Excerpt provided:
If Manti Te'o Really Was Hoaxed, This Is Pretty Much The Sickest Joke Imaginable
APFor a minute, let's just pretend that Manti Te'o is telling the truth.
Let's assume that he really was hoaxed, he really did think Lennay Kekua was his leukemia-stricken girlfriend, and the white lies he told about meeting Kekua were the result of embarrassment about having an online girlfriend, not his active participation in the hoax.
If all that is true (as a thought experiment), then this is truly one of the cruelest pranks you can imagine.
The hoaxers didn't just try to trick Te'o into falling in love with a fake person. They tricked him into feeling months of constant trauma. They fooled him into believing a person he loved was on the brink of death for five-straight months.

Data section:
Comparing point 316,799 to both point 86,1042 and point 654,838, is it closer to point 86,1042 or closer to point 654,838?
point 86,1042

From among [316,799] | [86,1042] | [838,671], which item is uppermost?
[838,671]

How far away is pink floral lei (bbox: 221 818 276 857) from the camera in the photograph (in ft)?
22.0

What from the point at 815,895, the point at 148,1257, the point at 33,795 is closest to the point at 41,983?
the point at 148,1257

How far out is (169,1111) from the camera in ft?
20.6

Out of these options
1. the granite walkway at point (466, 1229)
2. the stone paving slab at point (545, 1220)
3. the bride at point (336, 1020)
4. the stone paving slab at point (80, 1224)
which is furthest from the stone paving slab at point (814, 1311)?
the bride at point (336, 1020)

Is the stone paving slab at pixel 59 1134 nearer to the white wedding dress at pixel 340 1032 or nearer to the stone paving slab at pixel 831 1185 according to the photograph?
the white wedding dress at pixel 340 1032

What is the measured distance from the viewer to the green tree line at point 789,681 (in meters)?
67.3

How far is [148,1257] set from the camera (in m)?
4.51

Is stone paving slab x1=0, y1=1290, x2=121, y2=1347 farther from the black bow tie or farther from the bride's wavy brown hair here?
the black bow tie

Problem:
Reproduce the Manti Te'o hoax article above word for word, from its headline through its last sentence.

Solution to the exercise:
If Manti Te'o Really Was Hoaxed, This Is Pretty Much The Sickest Joke Imaginable
APFor a minute, let's just pretend that Manti Te'o is telling the truth.
Let's assume that he really was hoaxed, he really did think Lennay Kekua was his leukemia-stricken girlfriend, and the white lies he told about meeting Kekua were the result of embarrassment about having an online girlfriend, not his active participation in the hoax.
If all that is true (as a thought experiment), then this is truly one of the cruelest pranks you can imagine.
The hoaxers didn't just try to trick Te'o into falling in love with a fake person. They tricked him into feeling months of constant trauma. They fooled him into believing a person he loved was on the brink of death for five-straight months.